Лицо ее было бледно и худо; на каждой щеке горело зловещее кровавое пятно; губы ее дрожали и запеклись от внутреннего жара.
…Она говорила с трудом. Глухая душевная боль отразилась на лице ее, и глаза ее наполнились слезами.
— Ну, полно об этом, друг мой, довольно; приведи детей.
Я привела их. Она как будто отдохнула, на них глядя, и через час отпустила их.
— Когда я умру, ты не оставишь их? Да? — сказала она мне шепотом, как будто боясь, чтоб нас кто-нибудь не подслушал.
— Полноте, вы убьете меня! — могла только я проговорить ей в ответ…
— Только послушай, ты их будешь любить, когда я умру, — да? — прибавила она серьезно и опять как будто с таинственным видом. — Так как бы родных детей своих любила, — да?…
— Да, да, — отвечала я, не зная, что говорю, и задыхаясь от слез и смущения».
Здесь и яркая зарисовка облика умирающей матери и, очевидно, отголоски ее предсмертных бесед с сестрою Куманиной, бездетной женщиной, действительно заменившей вскоре мать осиротевшим Достоевским.
С начала 1837 года Мария Федоровна уже не выходит из своей полутемной спаленки. Ежедневные консилиумы врачей не дают облегчения. К концу февраля доктора объявляют своему коллеге, что их старания тщетны и что конец близок. В ночь на 27 февраля умирающая простилась с детьми, впала в беспамятство и к утру скончалась. 1 марта Марию Федоровну похоронили на ближайшем, Лазаревском кладбище.
Горестное семейное событие почти совпало с народным бедствием России — гибелью Пушкина. Первые известия о ней потрясли Москву в начале февраля.

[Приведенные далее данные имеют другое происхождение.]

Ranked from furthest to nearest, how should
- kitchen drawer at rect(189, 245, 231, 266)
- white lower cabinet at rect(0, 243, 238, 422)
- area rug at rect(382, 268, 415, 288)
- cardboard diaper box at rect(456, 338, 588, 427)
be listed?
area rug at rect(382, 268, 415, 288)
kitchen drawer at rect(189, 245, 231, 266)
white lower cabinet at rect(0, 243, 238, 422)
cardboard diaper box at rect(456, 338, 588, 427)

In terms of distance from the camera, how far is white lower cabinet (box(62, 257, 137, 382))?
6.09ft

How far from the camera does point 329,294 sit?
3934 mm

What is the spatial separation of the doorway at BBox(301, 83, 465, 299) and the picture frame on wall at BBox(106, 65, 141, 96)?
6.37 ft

Но в кругу родственников, собравшихся у смертного одра М. Ф. Достоевской, мало интересовались убийством петербургского сочинителя. Старшие сыновья узнали об этом только после похорон матери, когда вернулись в свой пансион. Федор заявил Михаилу, что если бы не семейный траур, он надел бы одежду скорби по Пушкину.
К этому времени начинают сказываться литературные склонности обоих братьев. Старший стремится стать поэтом и пишет «каждый день стихотворений по три», вспомнит через сорок лет автор «Дневника писателя». Сам же он в те юные годы обращается к художественной прозе — прежде всего, видимо, к фантастическим новеллам, о которых сообщит брату в 1838 году: «Мечты мои меня оставили, и мои чудные арабески, которые создавал я некогда, сбросили позолоту свою».